1933 Saint Gaudens Gold $20 Double Eagle 

The 1933 Saint-Gaudens Gold $20 Double Eagle is one of the most famous and sought-after coins in American numismatic history. Designed by renowned sculptor Augustus Saint-Gaudens, the Double Eagle features Lady Liberty striding forward on the obverse and a majestic eagle in flight on the reverse. 

However, the 1933 Double Eagle holds a unique place in history due to its tumultuous backstory. Although several hundred thousand Double Eagles were minted in 1933, none were officially released into circulation.  

As a result, most of the 1933 Double Eagles were ordered to be melted down. However, a few specimens were illegally removed from the U.S. Mint by a Mint cashier named George McCann.  

In 1944, a famous case involving one of these Double Eagles came to light when jeweler Israel Switt attempted to sell one to a collector. 

The U.S. government seized the coin, leading to a legal battle that lasted for decades. In 2002, the U.S. government and the heirs of Israel Switt reached a settlement, and the coin was auctioned off by Sotheby's for over $7 million. 

Today, the 1933 Saint-Gaudens Gold $20 Double Eagle remains one of the most valuable and coveted coins in the world. Only a few examples are legally owned by private collectors, and they rarely come up for sale.  

The saga of the 1933 Saint-Gaudens Gold $20 Double Eagle continues to captivate both numismatists and the general public alike due to its intriguing history and rarity.

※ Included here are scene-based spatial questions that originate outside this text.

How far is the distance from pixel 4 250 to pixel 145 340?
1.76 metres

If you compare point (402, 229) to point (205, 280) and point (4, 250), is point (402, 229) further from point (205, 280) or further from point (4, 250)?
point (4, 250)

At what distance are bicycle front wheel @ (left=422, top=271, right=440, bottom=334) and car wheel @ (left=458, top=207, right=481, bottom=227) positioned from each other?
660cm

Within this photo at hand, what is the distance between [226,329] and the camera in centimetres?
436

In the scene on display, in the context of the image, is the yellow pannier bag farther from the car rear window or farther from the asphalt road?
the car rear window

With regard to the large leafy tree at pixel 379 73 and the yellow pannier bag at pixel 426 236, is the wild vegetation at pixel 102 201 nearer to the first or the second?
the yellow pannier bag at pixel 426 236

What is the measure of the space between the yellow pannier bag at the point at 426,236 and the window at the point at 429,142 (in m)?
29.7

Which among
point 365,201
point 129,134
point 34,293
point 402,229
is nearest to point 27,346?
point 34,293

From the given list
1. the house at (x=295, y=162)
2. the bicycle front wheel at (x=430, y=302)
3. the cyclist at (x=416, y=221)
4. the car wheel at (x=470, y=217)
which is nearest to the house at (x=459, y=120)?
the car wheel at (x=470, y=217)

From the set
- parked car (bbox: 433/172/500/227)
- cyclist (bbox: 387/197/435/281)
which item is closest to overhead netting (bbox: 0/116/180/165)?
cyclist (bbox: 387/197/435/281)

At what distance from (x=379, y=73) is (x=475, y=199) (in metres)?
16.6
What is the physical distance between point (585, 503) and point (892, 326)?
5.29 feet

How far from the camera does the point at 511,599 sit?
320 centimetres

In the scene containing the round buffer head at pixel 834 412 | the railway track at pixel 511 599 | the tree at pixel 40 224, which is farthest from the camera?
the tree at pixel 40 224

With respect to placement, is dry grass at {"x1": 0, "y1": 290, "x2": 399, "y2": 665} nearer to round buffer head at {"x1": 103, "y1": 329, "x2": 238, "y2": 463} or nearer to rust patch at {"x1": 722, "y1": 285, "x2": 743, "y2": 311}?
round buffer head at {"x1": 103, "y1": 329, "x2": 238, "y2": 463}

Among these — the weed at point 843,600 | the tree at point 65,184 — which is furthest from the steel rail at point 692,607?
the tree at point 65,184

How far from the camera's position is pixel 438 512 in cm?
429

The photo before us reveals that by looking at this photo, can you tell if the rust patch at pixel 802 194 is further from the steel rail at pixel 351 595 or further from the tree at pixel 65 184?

Beyond its status as a valuable collectible, the Double Eagle serves as a symbol of a tumultuous period in American history, marked by economic upheaval and government intervention. 

The story of the 1933 Double Eagle reflects the broader challenges faced by the United States during the Great Depression. President Roosevelt's decision to halt the circulation of gold coins was part of a series of measures aimed at stabilizing the economy and restoring confidence in the banking system.  

The lengthy court proceedings, which spanned decades, highlighted the complexities of numismatic law and raised questions about the rights of individuals to own rare and historically significant coins.